[Stored data entries]
↓

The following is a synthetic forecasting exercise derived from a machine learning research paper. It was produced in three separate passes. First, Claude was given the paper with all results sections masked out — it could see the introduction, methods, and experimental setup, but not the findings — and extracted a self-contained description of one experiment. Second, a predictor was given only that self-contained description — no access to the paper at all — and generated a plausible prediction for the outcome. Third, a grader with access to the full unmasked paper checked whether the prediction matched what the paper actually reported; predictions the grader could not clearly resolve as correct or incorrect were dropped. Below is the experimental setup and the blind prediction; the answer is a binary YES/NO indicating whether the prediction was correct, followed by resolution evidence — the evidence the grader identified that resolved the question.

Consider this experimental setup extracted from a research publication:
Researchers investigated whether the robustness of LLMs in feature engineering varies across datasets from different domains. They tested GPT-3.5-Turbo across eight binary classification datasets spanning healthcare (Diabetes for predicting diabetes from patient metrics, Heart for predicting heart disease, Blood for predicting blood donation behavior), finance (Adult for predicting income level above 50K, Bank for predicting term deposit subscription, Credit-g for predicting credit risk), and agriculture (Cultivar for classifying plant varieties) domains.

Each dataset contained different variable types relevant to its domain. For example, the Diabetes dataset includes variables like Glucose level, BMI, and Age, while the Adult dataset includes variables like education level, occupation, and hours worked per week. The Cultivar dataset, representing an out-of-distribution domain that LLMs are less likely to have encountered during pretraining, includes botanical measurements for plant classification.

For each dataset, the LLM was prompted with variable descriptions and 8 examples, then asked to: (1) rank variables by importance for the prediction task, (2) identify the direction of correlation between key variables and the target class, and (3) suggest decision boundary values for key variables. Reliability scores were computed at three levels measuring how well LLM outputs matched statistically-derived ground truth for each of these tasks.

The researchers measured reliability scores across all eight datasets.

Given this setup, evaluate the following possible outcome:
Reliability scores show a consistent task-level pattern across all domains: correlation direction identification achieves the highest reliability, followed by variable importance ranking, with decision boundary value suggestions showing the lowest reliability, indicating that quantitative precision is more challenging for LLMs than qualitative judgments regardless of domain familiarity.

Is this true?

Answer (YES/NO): NO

↑

Activity
In the records above, collect each line with "this".

Task solution
Consider this experimental setup extracted from a research publication:
Given this setup, evaluate the following possible outcome:
Is this true?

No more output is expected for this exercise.